* **Activity**: Here the job is to transcribe only the lines from the one containing "Construction Tools Equipment Work Icon Set" through the last line below, exactly as written; please leave out pictures.

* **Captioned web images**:
────────

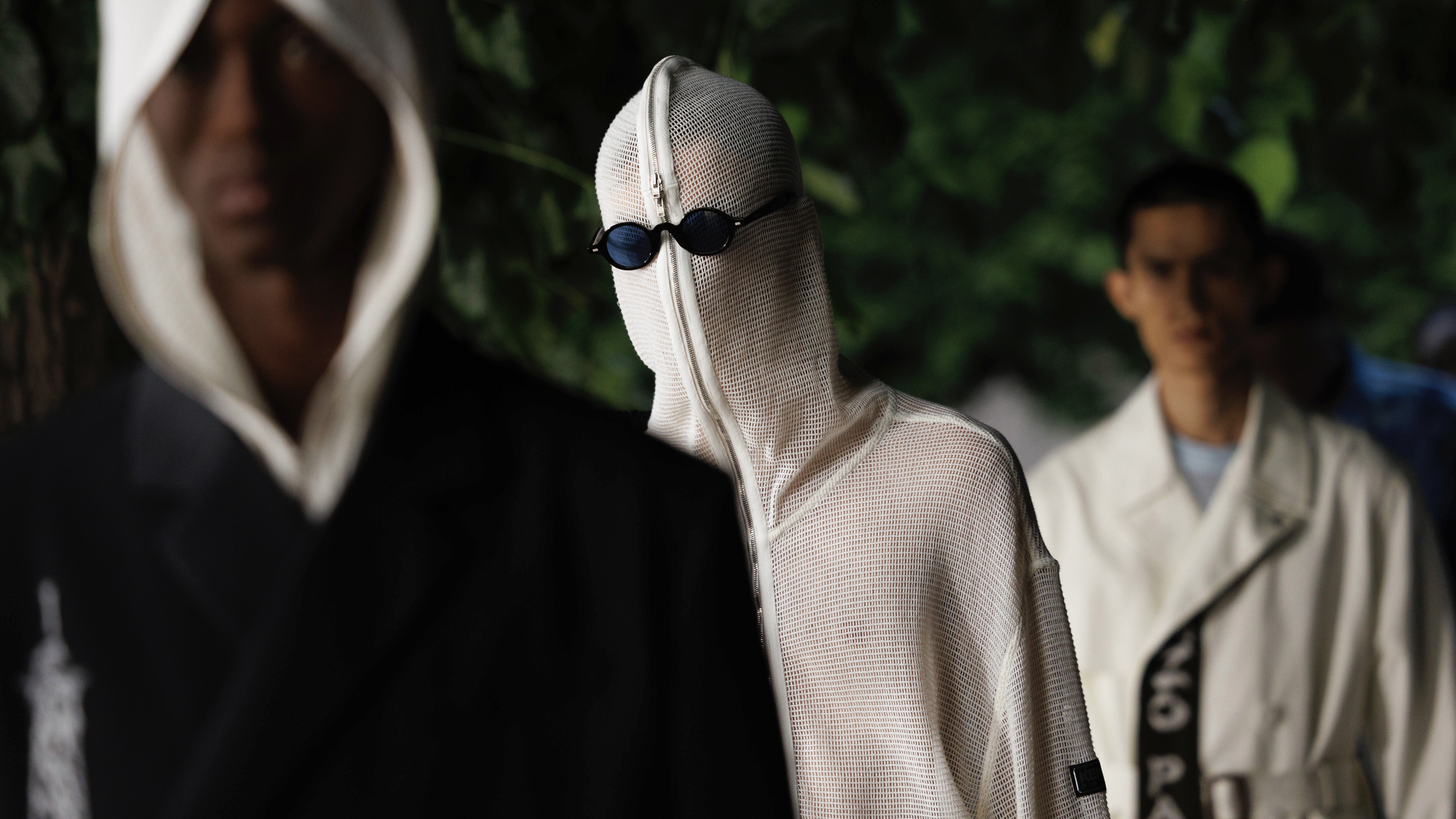 أغرب نداء أمني لعصابة: اختطفتم الشخص الخطأ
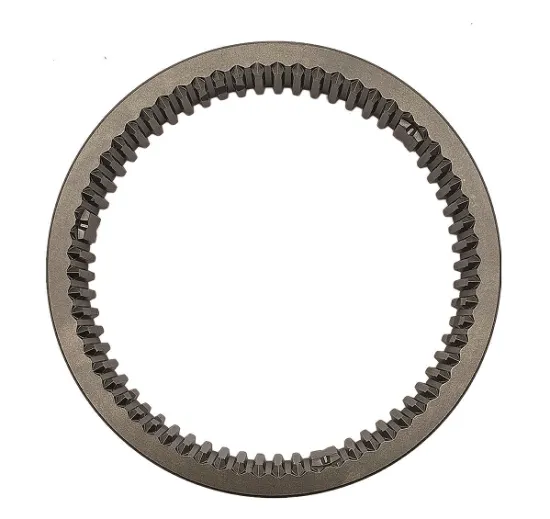 ZF Transmission Synchronizer OEM1257 304 020/1246 304 295/1250 304 160/1297 304 351/1299 304 245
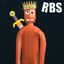 Ragdoll Battle Simulator icon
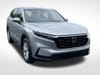 8 thumbnail image of  2025 Honda CR-V EX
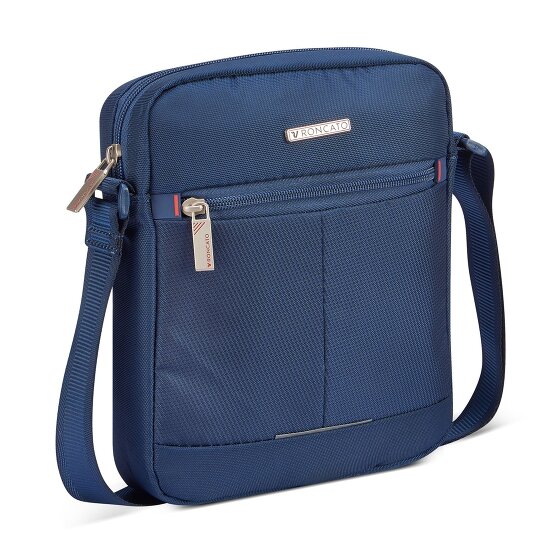 Roncato Easy Office 2.0 Schoudertas 19 cm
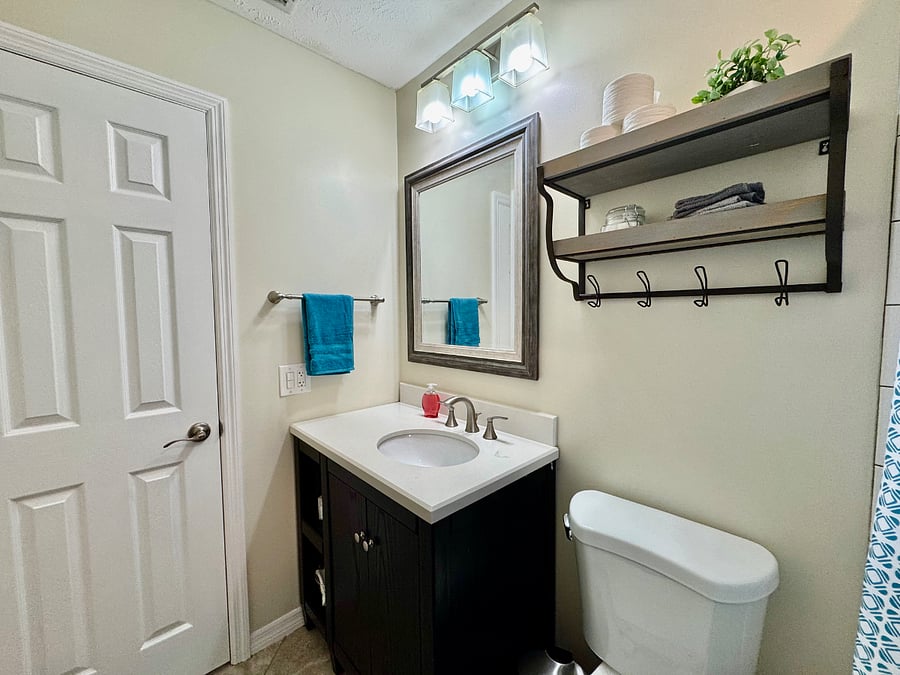 Furnished Finder property 825965_1 photo 13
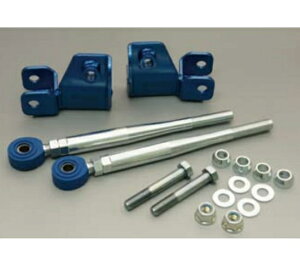 NXR hbObh Y VrA S15 FRp 222 474 TC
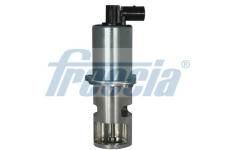 AGR-Ventil FRECCIA EGR12-132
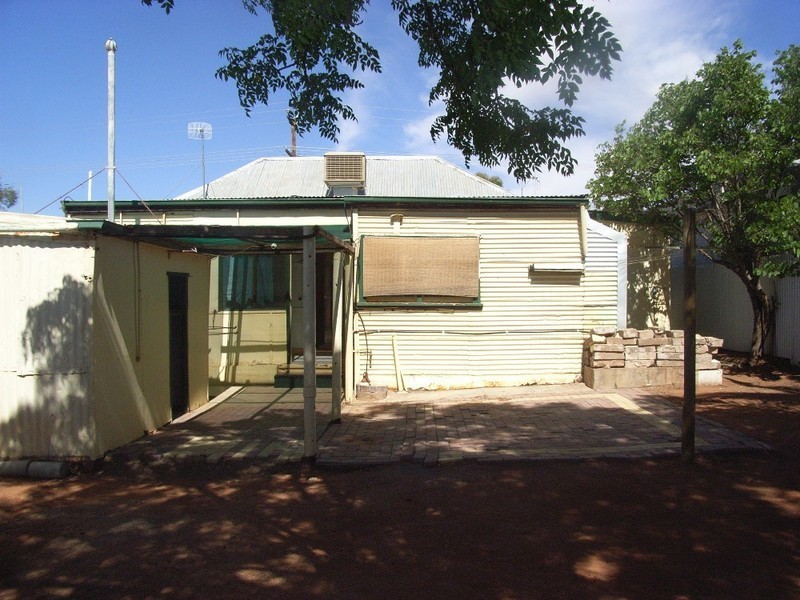 178 Murton Street, Broken Hill NSW 2880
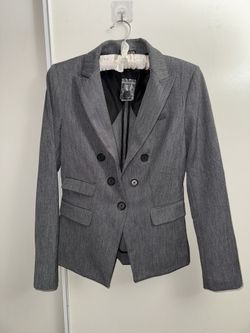 Blazer express for women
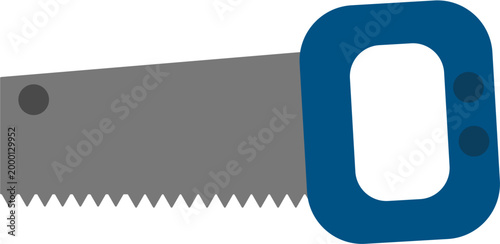 Construction Tools Equipment Work Icon Set
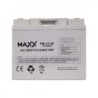 Akumulator żelowy MAXX 12-FM-40 40 Ah 12V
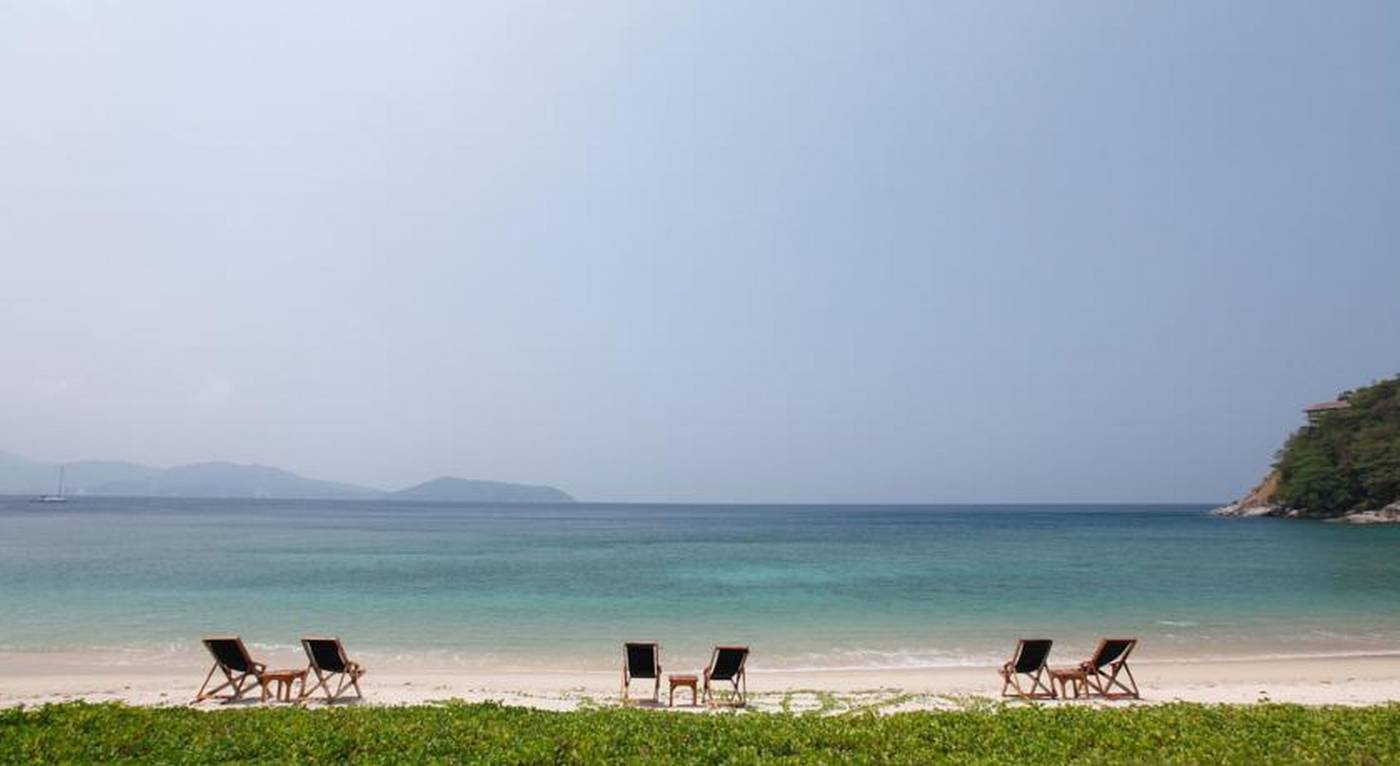 The-Naka-Phuket-Beach-71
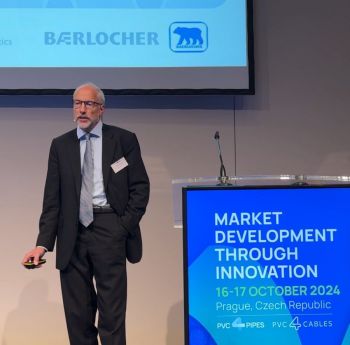 Stefan Fokken di Baerlocher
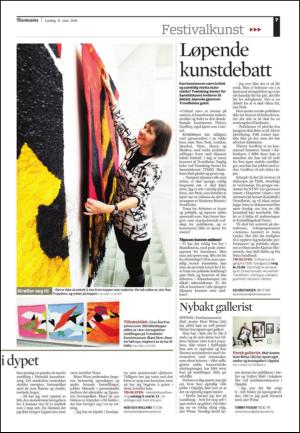 adresseavisen_kul-20100508_000_00_00_007.pdf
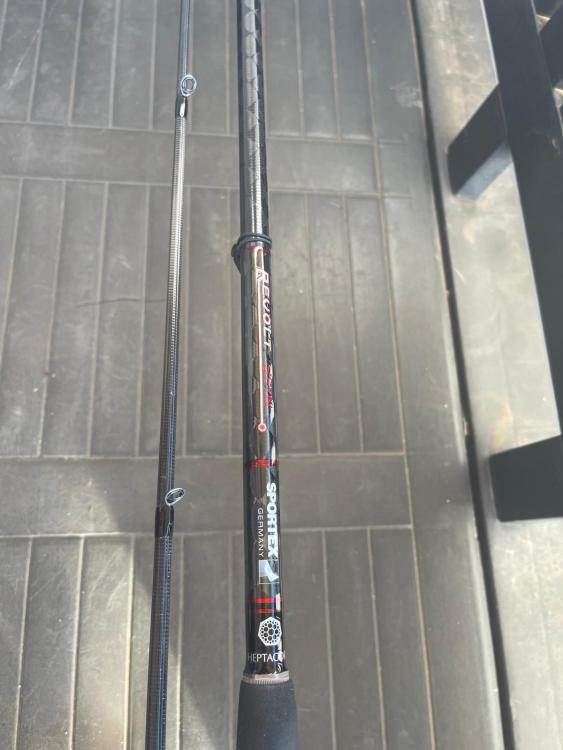 PHOTO-2024-08-19-18-52-42 10.jpg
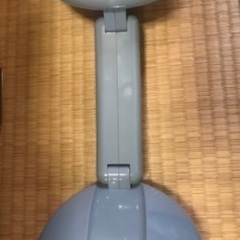 調整可能な【鏡】の画像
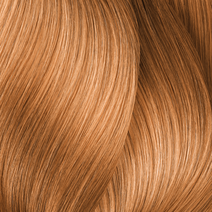 NEW Majirel 8.04 - Majirel | L'Oréal Partner Shop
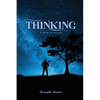 Thinking: A book of Poetry - Paperback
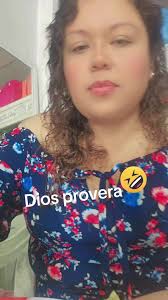 Fanny Cano Reyes (@fannycanoreyes)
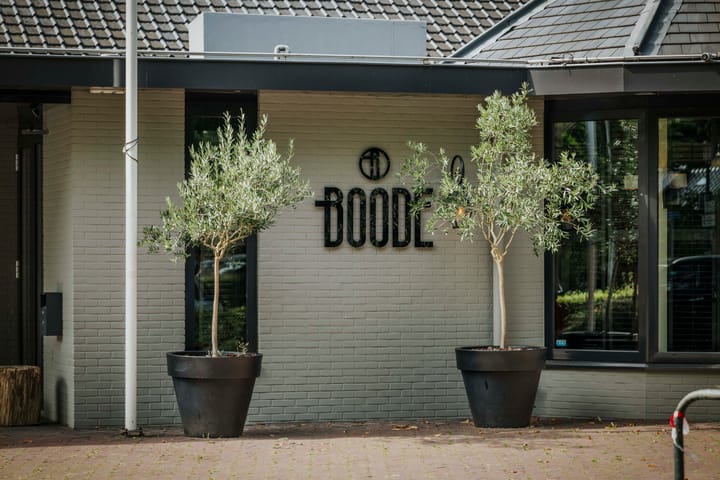 Foto 59 van Gorsselseweg 5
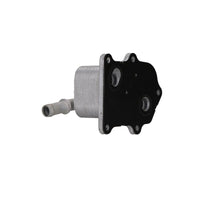 Eļļas radiators, Motoreļļa - 91586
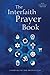 The Interfaith Prayer Book: New Expanded Edition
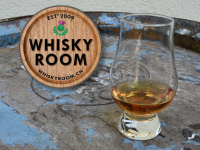 Whiskyroom.ch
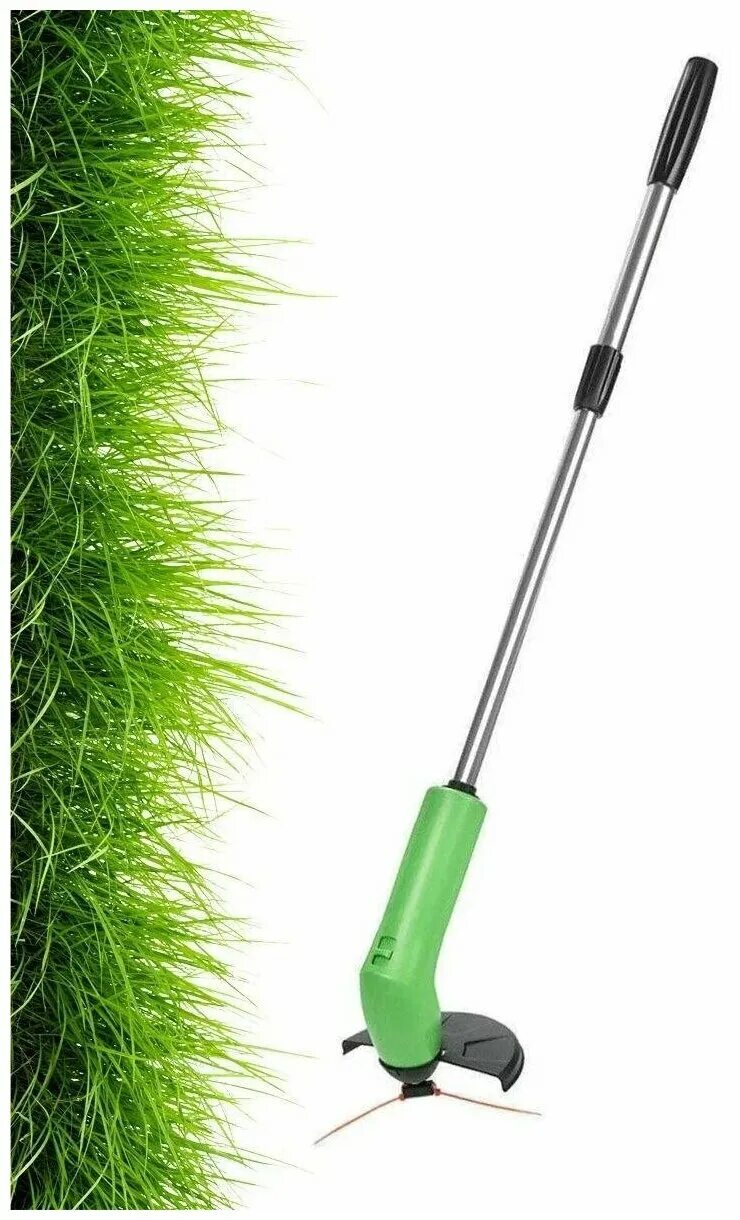 Валберис триммер. Триммер аккумуляторный гринворкс 40. Bosch art 26-18 li. Триммер калибр бк-1380. Триммер для травы bosch art 30 06008a5400.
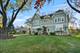 5718 Ridgewood, Western Springs, IL 60558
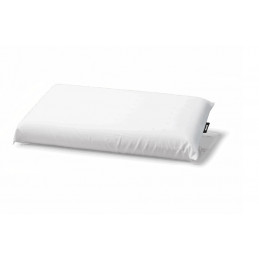 ALMOHADA VISCOELASTICA HADE DE 90 ALMOHADA ECUS INSULAR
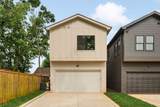 1347 Pennock Ave - Photo 10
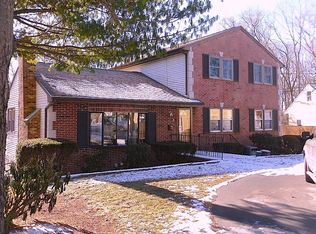 2 Dinanno Rd #1, Stoneham, MA 02180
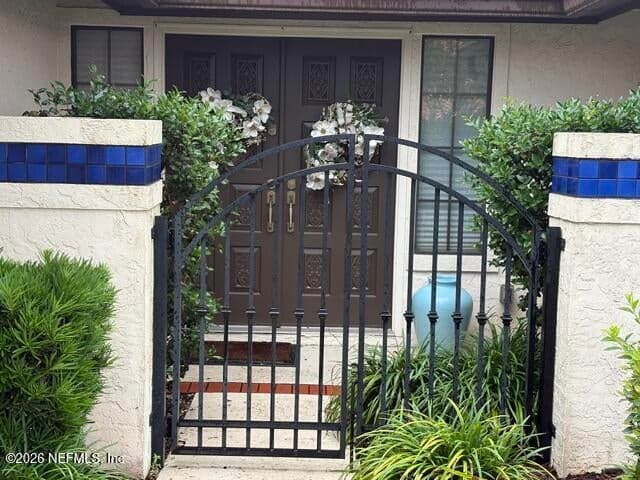 4018 CORRIENTES E, Jacksonville, FL 32217, Jacksonville, FL - photo 2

────────

* **Expected answer**:
 Construction Tools Equipment Work Icon Set
 Akumulator żelowy MAXX 12-FM-40 40 Ah 12V
 The-Naka-Phuket-Beach-71
 Stefan Fokken di Baerlocher
 adresseavisen_kul-20100508_000_00_00_007.pdf
 PHOTO-2024-08-19-18-52-42 10.jpg
 調整可能な【鏡】の画像
 NEW Majirel 8.04 - Majirel | L'Oréal Partner Shop
 Thinking: A book of Poetry - Paperback
 Fanny Cano Reyes (@fannycanoreyes)
 Foto 59 van Gorsselseweg 5
 Eļļas radiators, Motoreļļa - 91586
 The Interfaith Prayer Book: New Expanded Edition
 Whiskyroom.ch
 Валберис триммер. Триммер аккумуляторный гринворкс 40. Bosch art 26-18 li. Триммер калибр бк-1380. Триммер для травы bosch art 30 06008a5400.
 5718 Ridgewood, Western Springs, IL 60558
 ALMOHADA VISCOELASTICA HADE DE 90 ALMOHADA ECUS INSULAR
 1347 Pennock Ave - Photo 10
 2 Dinanno Rd #1, Stoneham, MA 02180
 4018 CORRIENTES E, Jacksonville, FL 32217, Jacksonville, FL - photo 2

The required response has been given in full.